Щеки стягивает уже не только от запекшейся крови, но и от остывающих слез, прочертивших дорожки из уголков закрытых глаз. Ментальный приказ сработал быстрее, чем Клементина успела что-либо предпринять. И теперь она только и может, что лежать на холодном полу заброшенного сталелитейного завода Годфри, смиренно принимая смертоносные ласки исчадия зла.

Тело, лишенное возможности двигаться, не потеряло чувствительности, и Клементина со стыдом и ужасом ощутила, как внизу живота разгорается жаркое пламя, рожденное слишком откровенными пальцами, порхающими над ней и, словно бы одновременно в ней, подобно мотылькам. Хищным мотылькам. Умеющими быть как нежными, дарящими сладостную истому, так и отрезвлять сумасшедшей болью.

— Тебе нравится так, мышка? Шепни хоть слово? Ах, да, ты же не можешь, — тихий смех сменяется горячим шепотом.

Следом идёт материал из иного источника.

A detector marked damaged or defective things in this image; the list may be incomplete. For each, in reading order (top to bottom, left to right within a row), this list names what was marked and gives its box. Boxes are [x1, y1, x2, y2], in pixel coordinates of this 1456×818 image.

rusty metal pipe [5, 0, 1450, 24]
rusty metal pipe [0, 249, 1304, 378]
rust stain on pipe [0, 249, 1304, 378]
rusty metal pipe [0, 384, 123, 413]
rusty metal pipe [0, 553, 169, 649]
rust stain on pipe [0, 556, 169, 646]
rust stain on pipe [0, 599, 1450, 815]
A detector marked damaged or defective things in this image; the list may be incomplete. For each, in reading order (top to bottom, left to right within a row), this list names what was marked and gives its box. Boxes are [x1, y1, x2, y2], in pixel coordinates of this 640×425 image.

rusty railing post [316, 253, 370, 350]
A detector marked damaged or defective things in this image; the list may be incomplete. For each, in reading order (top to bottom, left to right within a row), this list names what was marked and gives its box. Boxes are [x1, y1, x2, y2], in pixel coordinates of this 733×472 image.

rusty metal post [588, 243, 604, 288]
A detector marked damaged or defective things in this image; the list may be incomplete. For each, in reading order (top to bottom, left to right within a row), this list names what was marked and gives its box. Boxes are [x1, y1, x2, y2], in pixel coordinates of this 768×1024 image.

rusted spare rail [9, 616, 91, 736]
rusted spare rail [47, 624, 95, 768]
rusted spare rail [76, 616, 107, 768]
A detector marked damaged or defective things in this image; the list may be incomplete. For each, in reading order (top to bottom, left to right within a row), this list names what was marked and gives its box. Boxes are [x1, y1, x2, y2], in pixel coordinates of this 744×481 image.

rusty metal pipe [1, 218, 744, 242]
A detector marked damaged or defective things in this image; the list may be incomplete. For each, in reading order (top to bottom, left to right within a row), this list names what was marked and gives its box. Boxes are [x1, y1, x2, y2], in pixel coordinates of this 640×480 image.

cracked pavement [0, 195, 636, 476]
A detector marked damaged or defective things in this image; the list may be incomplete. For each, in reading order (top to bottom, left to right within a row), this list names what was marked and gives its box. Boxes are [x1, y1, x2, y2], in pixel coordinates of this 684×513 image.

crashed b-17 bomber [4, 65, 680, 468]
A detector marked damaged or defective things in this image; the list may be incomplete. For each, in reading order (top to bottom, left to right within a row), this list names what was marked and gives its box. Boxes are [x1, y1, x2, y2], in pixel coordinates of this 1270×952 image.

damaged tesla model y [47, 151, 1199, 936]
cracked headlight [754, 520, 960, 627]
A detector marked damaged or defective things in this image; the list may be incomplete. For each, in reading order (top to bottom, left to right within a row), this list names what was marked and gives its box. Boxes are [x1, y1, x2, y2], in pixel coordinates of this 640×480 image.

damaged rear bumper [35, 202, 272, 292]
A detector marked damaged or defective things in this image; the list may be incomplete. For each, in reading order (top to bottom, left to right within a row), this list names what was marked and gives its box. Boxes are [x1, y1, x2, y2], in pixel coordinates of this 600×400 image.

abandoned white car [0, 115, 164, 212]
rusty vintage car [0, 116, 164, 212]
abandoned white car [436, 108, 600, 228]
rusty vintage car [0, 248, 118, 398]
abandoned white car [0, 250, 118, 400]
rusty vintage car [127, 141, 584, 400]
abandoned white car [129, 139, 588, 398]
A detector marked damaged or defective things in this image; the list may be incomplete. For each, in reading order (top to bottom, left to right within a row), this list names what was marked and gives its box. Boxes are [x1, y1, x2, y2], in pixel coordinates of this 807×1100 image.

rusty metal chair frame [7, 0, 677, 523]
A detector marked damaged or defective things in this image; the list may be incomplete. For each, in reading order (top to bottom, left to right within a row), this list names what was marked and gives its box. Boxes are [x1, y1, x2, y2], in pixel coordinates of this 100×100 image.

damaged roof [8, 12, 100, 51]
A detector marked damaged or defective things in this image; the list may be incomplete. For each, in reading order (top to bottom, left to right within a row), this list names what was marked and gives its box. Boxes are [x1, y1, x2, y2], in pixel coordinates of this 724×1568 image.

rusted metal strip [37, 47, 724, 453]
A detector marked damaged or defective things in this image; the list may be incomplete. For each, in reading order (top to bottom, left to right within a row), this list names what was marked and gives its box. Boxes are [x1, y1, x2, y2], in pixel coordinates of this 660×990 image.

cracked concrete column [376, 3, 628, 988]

Ей не везло в любви. Катастрофически. Все, с кем она пыталась построить отношения, погибали. Иной раз Клементине казалось, что сама Судьба ставит на ее пути запрещающие сигналы «Обрыв», «Тупик». Словно Клементина была рождена лишь для того, чтобы сыграть определенную роль и исчезнуть, не оставив после себя ничего и никого.

Она сознательно старалась отдалиться от брата, чтобы не подвергать его возможной опасности. И когда на нее вышел Орден Дракона, а прежде добродушный священнослужитель, бывший ей крестным отцом, завербовал в ряды убийц сверхъестественных тварей, Клементина с горестью констатировала, что все сигнала, посылаемые свыше, она распознавала правильно.

Рано или поздно она погибнет. Ее смерть не будет легкой. И упаси Бог Клементину пытаться хотя бы отдаленно представить, как это будет.

Боль. Слишком много боли. Острые клыки впиваются в уже разодранное предплечье, руку прошивает тысячами незримых иголок, а на закрытые веки капает что-то теплое. Клементина силится закричать, стряхнуть оцепенение, но горло повреждено, а гипноз держит ее не хуже клетки.

Мягкие губы исследуют ее тело в поисках еще не поврежденных участков. Сильные зубы наносят новые раны и легко вырывают куски еще живой плоти, заливая все вокруг кровью: та дробно орошает грязный пол, заливает лицо. И когда Клементине начинает уже казаться, что она погибнет, захлебнувшись в собственной крови, чужие губы накрывают ее рот — целуют так страстно, словно их обладатель одновременно желает и вынуть всю душу из почти сдавшейся жертвы, и вознаградить. Отвечать тому, кто сжирает заживо, было бы безумием, но Клементина Шассо никогда не отличалась здравомыслием в делах такого рода. С жалобным всхлипом она сначала принимает жадные поцелуи, не задумываясь об их металлическом привкусе, а потом сплетается своим языком с другим.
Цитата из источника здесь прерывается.